Rewrite the data starting at the line that contains "From a camera standpoint, is" and ending at the line that contains "3. the point at 258,153", replacing "distance" with "gap" and keeping everything else the same.

====== Records shown ======

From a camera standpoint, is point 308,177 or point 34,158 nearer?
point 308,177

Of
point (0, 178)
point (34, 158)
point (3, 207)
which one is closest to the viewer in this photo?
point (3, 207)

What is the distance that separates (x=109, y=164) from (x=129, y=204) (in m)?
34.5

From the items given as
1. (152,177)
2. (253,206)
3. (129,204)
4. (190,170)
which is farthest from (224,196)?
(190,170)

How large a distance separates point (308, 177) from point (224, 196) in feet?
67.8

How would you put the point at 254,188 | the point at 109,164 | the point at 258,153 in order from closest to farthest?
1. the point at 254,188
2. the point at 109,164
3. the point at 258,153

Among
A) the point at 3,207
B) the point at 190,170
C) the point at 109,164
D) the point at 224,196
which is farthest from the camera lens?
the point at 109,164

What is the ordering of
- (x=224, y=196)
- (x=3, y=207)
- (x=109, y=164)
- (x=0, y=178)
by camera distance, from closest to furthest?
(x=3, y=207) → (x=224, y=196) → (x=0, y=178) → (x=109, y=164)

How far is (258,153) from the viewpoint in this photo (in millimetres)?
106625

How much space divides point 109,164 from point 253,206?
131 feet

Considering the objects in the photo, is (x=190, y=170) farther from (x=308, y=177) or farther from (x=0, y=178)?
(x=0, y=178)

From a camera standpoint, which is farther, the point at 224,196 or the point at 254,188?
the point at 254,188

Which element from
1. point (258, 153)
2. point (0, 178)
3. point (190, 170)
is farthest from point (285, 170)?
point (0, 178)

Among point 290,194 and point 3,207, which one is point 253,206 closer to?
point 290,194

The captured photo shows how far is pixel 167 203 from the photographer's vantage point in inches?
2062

======
====== Records shown ======

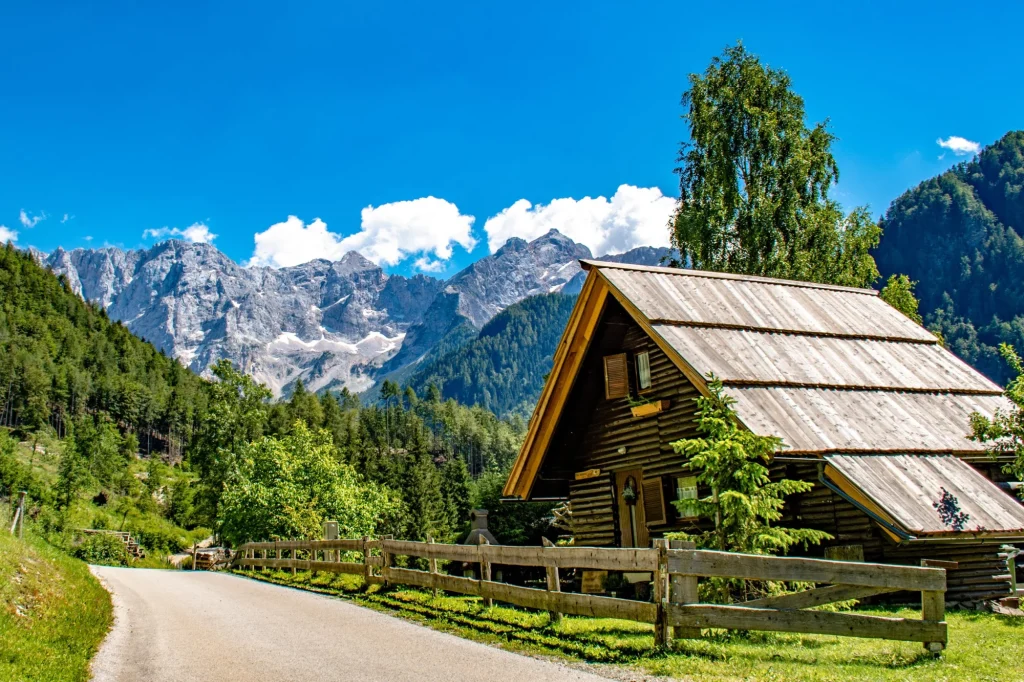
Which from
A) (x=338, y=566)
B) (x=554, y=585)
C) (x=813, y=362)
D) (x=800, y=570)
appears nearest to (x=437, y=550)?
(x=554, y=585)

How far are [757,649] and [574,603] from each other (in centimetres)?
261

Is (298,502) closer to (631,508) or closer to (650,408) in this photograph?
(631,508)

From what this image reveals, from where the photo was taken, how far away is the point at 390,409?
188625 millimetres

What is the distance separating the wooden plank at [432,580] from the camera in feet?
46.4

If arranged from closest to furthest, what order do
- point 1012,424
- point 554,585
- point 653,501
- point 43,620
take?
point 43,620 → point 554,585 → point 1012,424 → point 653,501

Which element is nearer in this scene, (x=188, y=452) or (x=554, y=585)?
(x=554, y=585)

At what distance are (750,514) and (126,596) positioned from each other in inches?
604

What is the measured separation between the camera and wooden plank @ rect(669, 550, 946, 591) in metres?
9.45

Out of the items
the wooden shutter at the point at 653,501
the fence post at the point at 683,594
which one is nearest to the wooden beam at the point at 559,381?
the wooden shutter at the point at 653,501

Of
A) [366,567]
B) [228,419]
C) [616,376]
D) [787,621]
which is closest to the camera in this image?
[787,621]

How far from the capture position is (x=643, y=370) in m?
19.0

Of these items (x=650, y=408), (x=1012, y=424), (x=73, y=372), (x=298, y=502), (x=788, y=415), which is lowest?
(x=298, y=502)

======

Response below:
From a camera standpoint, is point 308,177 or point 34,158 nearer?
point 308,177

Of
point (0, 178)
point (34, 158)
point (3, 207)
which one is closest to the viewer in this photo?
point (3, 207)

What is the gap that separates (x=109, y=164) from (x=129, y=204) (in m)?
34.5

From the items given as
1. (152,177)
2. (253,206)
3. (129,204)
4. (190,170)
which is farthest from (224,196)?
(190,170)

How large a gap separates point (308, 177) from point (224, 196) in feet?
67.8

How would you put the point at 254,188 | the point at 109,164 | the point at 258,153 in order from closest to farthest?
1. the point at 254,188
2. the point at 109,164
3. the point at 258,153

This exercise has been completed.